Copy the material below line for line, changing nothing.

* start RECORDS FOR PROCESSING *

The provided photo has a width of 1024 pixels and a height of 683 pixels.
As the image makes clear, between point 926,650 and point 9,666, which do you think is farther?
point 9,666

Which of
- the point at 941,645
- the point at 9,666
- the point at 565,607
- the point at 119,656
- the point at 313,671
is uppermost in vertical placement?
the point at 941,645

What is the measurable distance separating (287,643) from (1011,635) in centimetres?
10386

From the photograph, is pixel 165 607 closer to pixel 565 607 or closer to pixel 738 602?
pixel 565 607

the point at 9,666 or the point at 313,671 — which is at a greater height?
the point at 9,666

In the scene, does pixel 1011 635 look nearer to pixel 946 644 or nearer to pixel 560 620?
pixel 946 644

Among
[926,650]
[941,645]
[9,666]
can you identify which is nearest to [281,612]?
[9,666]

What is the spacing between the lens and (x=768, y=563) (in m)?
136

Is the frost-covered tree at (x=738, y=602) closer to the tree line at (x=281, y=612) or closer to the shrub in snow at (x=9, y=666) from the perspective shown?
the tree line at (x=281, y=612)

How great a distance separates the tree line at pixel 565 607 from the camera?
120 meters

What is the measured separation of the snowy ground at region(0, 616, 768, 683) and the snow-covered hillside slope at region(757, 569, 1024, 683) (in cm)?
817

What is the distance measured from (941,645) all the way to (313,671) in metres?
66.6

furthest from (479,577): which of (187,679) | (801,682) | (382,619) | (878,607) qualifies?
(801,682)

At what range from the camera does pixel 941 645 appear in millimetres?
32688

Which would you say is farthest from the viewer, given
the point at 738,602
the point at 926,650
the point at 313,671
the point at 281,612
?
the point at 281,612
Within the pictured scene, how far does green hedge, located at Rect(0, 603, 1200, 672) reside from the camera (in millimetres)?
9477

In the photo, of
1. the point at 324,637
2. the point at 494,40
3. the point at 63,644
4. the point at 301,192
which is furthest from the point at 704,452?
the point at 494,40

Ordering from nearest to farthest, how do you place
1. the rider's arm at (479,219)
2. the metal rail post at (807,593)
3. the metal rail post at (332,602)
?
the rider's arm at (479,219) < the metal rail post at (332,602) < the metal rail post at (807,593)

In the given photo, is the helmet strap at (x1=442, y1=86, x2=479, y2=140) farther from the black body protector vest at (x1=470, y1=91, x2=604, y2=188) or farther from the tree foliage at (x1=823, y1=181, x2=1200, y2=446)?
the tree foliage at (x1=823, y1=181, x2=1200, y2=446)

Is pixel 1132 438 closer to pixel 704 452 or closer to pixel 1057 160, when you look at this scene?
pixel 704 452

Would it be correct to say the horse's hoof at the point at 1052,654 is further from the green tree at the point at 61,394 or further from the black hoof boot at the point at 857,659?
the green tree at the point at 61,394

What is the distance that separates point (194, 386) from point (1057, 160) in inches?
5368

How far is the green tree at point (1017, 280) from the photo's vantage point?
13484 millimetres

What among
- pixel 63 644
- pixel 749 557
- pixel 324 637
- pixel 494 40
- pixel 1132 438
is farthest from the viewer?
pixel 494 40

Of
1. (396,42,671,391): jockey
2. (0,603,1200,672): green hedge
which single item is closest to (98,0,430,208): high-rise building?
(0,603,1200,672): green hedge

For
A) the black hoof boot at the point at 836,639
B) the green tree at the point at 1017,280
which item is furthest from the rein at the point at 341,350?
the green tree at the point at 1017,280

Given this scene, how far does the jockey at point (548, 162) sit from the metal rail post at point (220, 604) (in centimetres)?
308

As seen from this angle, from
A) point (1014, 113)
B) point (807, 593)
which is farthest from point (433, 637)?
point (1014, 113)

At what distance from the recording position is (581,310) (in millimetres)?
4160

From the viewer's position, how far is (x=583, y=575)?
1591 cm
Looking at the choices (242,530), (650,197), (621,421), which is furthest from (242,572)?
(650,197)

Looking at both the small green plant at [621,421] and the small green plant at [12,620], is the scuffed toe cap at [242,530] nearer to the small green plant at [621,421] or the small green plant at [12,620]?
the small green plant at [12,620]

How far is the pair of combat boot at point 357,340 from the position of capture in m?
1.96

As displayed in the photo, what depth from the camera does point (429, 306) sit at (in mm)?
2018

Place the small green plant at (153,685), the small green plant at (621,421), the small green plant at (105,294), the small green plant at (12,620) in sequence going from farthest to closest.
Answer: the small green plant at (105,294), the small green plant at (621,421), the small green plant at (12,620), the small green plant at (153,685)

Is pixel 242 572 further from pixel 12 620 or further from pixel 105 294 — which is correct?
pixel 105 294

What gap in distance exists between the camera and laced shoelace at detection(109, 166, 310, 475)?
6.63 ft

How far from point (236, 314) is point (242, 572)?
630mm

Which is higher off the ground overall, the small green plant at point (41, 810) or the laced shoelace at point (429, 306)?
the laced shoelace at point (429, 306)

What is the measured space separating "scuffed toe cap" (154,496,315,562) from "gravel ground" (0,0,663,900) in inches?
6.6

* end RECORDS FOR PROCESSING *

§ RESULT FOR THIS EXERCISE:
The provided photo has a width of 1024 pixels and a height of 683 pixels.
As the image makes clear, between point 926,650 and point 9,666, which do you think is farther?
point 9,666

Which of
- the point at 941,645
- the point at 9,666
- the point at 565,607
- the point at 119,656
- the point at 313,671
is uppermost in vertical placement?
the point at 941,645

What is the measurable distance separating (287,643) from (1011,635) in centimetres?
10386

From the photograph, is pixel 165 607 closer to pixel 565 607 or closer to pixel 738 602?
pixel 565 607

the point at 9,666 or the point at 313,671 — which is at a greater height?
the point at 9,666

In the scene, does pixel 1011 635 look nearer to pixel 946 644 or nearer to pixel 560 620?
pixel 946 644

Among
[926,650]
[941,645]
[9,666]
can you identify which is nearest to [281,612]?
[9,666]

What is the spacing between the lens and (x=768, y=563) (in m)?
136

Is the frost-covered tree at (x=738, y=602) closer to the tree line at (x=281, y=612) or closer to the shrub in snow at (x=9, y=666) from the perspective shown?
the tree line at (x=281, y=612)

How great a distance separates the tree line at pixel 565 607 from the camera?
120 meters

What is the measured separation of the snowy ground at region(0, 616, 768, 683) and the snow-covered hillside slope at region(757, 569, 1024, 683) (in cm)?
817

What is the distance measured from (941,645) all the way to (313,671) in metres?
66.6

furthest from (479,577): which of (187,679) | (801,682) | (382,619) | (878,607) qualifies?
(801,682)

At what range from the camera does pixel 941 645 appear in millimetres?
32688

Which would you say is farthest from the viewer, given
the point at 738,602
the point at 926,650
the point at 313,671
the point at 281,612
?
the point at 281,612
Within the pictured scene, how far does green hedge, located at Rect(0, 603, 1200, 672) reside from the camera (in millimetres)?
9477

In the photo, of
1. the point at 324,637
2. the point at 494,40
3. the point at 63,644
4. the point at 301,192
which is furthest from the point at 704,452?
the point at 494,40

Ordering from nearest to farthest, how do you place
1. the rider's arm at (479,219)
2. the metal rail post at (807,593)
3. the metal rail post at (332,602)
?
the rider's arm at (479,219) < the metal rail post at (332,602) < the metal rail post at (807,593)

In the given photo, is the helmet strap at (x1=442, y1=86, x2=479, y2=140) farther from the black body protector vest at (x1=470, y1=91, x2=604, y2=188) or farther from the tree foliage at (x1=823, y1=181, x2=1200, y2=446)?
the tree foliage at (x1=823, y1=181, x2=1200, y2=446)

Is pixel 1132 438 closer to pixel 704 452 or closer to pixel 1057 160, when you look at this scene?
pixel 704 452

Would it be correct to say the horse's hoof at the point at 1052,654 is further from the green tree at the point at 61,394 or further from the black hoof boot at the point at 857,659?
the green tree at the point at 61,394

What is the distance that separates point (194, 386) from point (1057, 160) in inches?
5368

How far is the green tree at point (1017, 280) from the photo's vantage point?
13484 millimetres

What among
- pixel 63 644
- pixel 749 557
- pixel 324 637
- pixel 494 40
- pixel 1132 438
is farthest from the viewer?
pixel 494 40

Of
1. (396,42,671,391): jockey
2. (0,603,1200,672): green hedge
which single item is closest to (98,0,430,208): high-rise building?
(0,603,1200,672): green hedge

For
A) the black hoof boot at the point at 836,639
B) the green tree at the point at 1017,280
which item is furthest from the rein at the point at 341,350?
the green tree at the point at 1017,280

Given this scene, how far does the jockey at point (548, 162) sit from the metal rail post at point (220, 604) (in centimetres)?
308

As seen from this angle, from
A) point (1014, 113)
B) point (807, 593)
which is farthest from point (433, 637)?
point (1014, 113)

At what distance from the recording position is (581,310) (in millimetres)?
4160

From the viewer's position, how far is (x=583, y=575)?
1591 cm
Looking at the choices (242,530), (650,197), (621,421), which is furthest from (242,572)?
(650,197)

Looking at both the small green plant at [621,421] and the small green plant at [12,620], is the scuffed toe cap at [242,530] nearer to the small green plant at [621,421] or the small green plant at [12,620]?
the small green plant at [12,620]

How far is the pair of combat boot at point 357,340 from the position of capture in m?
1.96

As displayed in the photo, what depth from the camera does point (429, 306) sit at (in mm)?
2018

Place the small green plant at (153,685), the small green plant at (621,421), the small green plant at (105,294), the small green plant at (12,620) in sequence going from farthest to closest.
Answer: the small green plant at (105,294), the small green plant at (621,421), the small green plant at (12,620), the small green plant at (153,685)

Is pixel 242 572 further from pixel 12 620 or further from pixel 105 294 — which is correct?
pixel 105 294

What gap in distance exists between the camera and laced shoelace at detection(109, 166, 310, 475)?
6.63 ft

How far from point (236, 314) is point (242, 572)?
630mm

Which is higher off the ground overall, the small green plant at point (41, 810) or the laced shoelace at point (429, 306)?
the laced shoelace at point (429, 306)

What is the measured space separating "scuffed toe cap" (154,496,315,562) from "gravel ground" (0,0,663,900) in inches?
6.6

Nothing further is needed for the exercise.